Britain is showing signs of recovery from its mild recession and will receive a boost when interest rates start coming down later this year, the Bank of England governor has said.
Andrew Bailey rejected accusations that Threadneedle Street’s reluctance to cut borrowing costs despite falling inflation meant it was “behind the curve” and made it clear rate cuts were coming.
“We don’t need inflation to come back to target before we cut interest rates,” Bailey said as he came under pressure from Conservative members of the Treasury committee to respond to news that the UK fell into recession in the second half of 2023.
“The economy seems to be at full employment and that’s a very good story,” the governor said. In comparison to previous downturns, the UK was suffering from a “very small recession” and was now showing “distinct signs of recovery”, he added.
The two quarters of negative growth last year only added up to a 0.5% drop in GDP. “If you look at recessions going back to the 1970s, this is the weakest by a long way,” Bailey said. The range for previous recessions was for the economy to contract by between 2.5% and 22% over two quarters, he added.
The annual inflation rate currently stands at 4% but Bailey said he expected it to come back to its 2% target temporarily within the next few months before rising to 2.75% by the end of 2024.
The Bank’s latest forecasts for inflation are based on the predicted path of interest rates in the financial markets, and these assume the first cut in borrowing costs in June or August this year.
On Tuesday, Goldman Sachs said it expected the first rate cut to be made in June. It had previously forecast this would take place in May.
Bailey said: “I am comfortable with an interest rate profile that has cuts in it.

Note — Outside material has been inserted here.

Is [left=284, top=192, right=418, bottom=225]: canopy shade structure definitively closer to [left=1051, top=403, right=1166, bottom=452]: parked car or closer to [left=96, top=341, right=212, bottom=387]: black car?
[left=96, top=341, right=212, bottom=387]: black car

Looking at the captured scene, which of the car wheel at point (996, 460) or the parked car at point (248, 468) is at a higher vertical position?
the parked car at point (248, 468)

What I am not saying is by how much they will be cut and when.”
Conservative MP John Baron asked why rates were not already being cut given that the economic warning signs were “flashing red”.
The governor said the question for the Bank was how long interest rates needed to remain restrictive to bring inflation sustainably back to target. “We are not there yet, he said.

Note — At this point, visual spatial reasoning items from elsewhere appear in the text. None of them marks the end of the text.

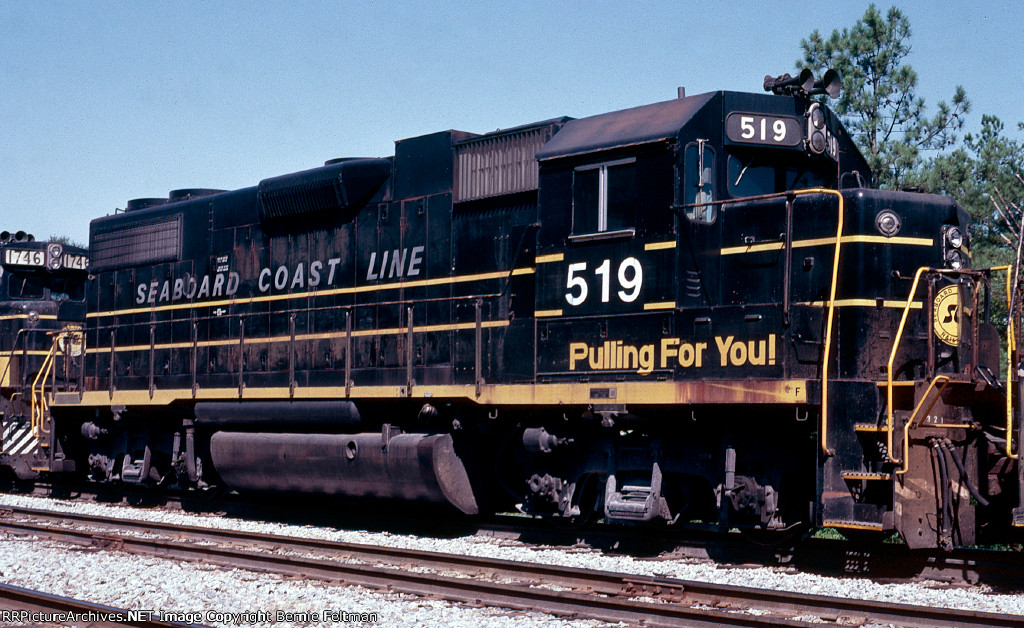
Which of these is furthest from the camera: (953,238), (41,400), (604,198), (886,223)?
(41,400)

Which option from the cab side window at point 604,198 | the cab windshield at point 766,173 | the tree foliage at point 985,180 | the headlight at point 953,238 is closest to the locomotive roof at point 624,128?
the cab side window at point 604,198

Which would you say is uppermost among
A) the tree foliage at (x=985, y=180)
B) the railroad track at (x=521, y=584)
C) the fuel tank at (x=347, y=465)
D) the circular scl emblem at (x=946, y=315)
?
the tree foliage at (x=985, y=180)

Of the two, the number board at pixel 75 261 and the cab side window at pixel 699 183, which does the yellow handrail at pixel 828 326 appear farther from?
the number board at pixel 75 261

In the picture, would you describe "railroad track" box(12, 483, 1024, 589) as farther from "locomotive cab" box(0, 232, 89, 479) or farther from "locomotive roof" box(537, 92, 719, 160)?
"locomotive cab" box(0, 232, 89, 479)

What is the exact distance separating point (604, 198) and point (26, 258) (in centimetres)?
1182

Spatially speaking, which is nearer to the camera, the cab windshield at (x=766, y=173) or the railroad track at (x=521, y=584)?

The governor said there were “encouraging signs” inflation in the services sector and earnings growth – two of the key factors the MPC takes into account when setting rates – were moderating.
Ben Broadbent, one of the Bank’s deputy governors, supported Bailey’s view that rate cuts were probable over the coming months.
In an annual report to the Treasury committee, Broadbent said the Bank’s forecasts don’t rule out an easing of policy in 2024, adding: “In my view, that is the more likely direction in which Bank rate is likely to move. But even if that proves to be the case, the timing of any adjustment can only depend on the actual evolution of the economic data.”